FTSE Russell entered the thematic segment of the structured products market in 2022 with the FTSE Developed Europe Index which was featured across 12 products sold in France worth an estimated US$66 million, which is testimony to the index provider’s renewed focus in the structured products market.

In the decrement space, FTSE Russell has seen several of its synthetic dividend indices used across 120 products worth an estimated US$300m over the last two years - its presence was limited to the UK and France which registered several of its decrement indices including the FTSE Custom 100 Synthetic 3.5% Fixed Dividend Index; FTSE 100 Equally Weighted 45 Point Decrement Index; FTSE Transatlantic EW Decrement 50 Points TR Index and FTSE France 40 Low Carbon ESG Screened Decrement 50 Points Index.

On the current driver of thematic indices, Norbert Van Veldhuizen, head of equity index product, Emea at FTSE Russell, points at “the megatrends that are changing our society and the world we live in” as well as climate change “although this is more of an investment theme in Europe than in the US”.

Other themes being developed at FTSE Russell from an index perspective include the digital economy, the Internet of Things, connectivity, cybersecurity and the future of transportation.

“People work from home, connect with work in multiple ways and don’t go to the High Street to shop but rather shop online and have goods delivered to their house,” says Van Veldhuizen.

“Online shopping isn’t new but is still a big driver of how we live our lives and is impacting various industries.”

Van Veldhuizen notes that the growth of “the big Amazons” is not only impacting real estate and high street retails but also warehouses and inner cities like London which “are pushing for cleaner air and introducing congestions charges which supports the development of electric cars and delivery vehicles”.

“Those are just a few examples of big trends in society that are recognised more and more by investors as they offer opportunity,” says Van Veldhuizen. “Thematic indices offer a way for retail investors to implement their vision and investment ideas and incorporate them in their investment portfolios.
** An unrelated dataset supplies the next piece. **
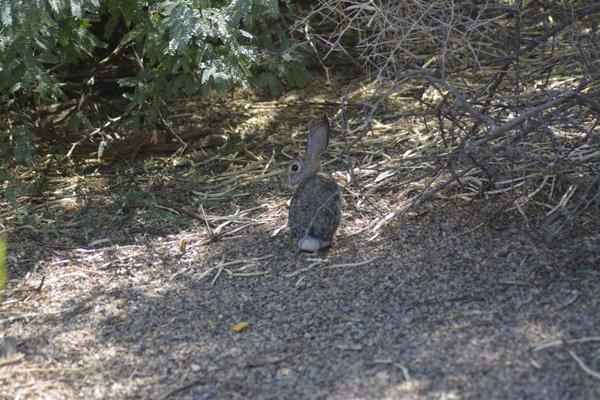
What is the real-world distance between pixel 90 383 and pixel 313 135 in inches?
85.3

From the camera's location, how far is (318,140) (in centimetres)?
550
We see more demand from retail investors for thematic indices.”

The problem the market faces, according to Van Veldhuizen, is that not all these trends and themes can be captured in one sector and the traditional sector classification framework alone is not enough.

“Therefore we are using new and more agile techniques to capture the trends that are going beyond the sectors as some themes overlap and theirs is also a crossover around companies and their activities,” he says. “We are using a more flexible approach in addition to the sector classification.”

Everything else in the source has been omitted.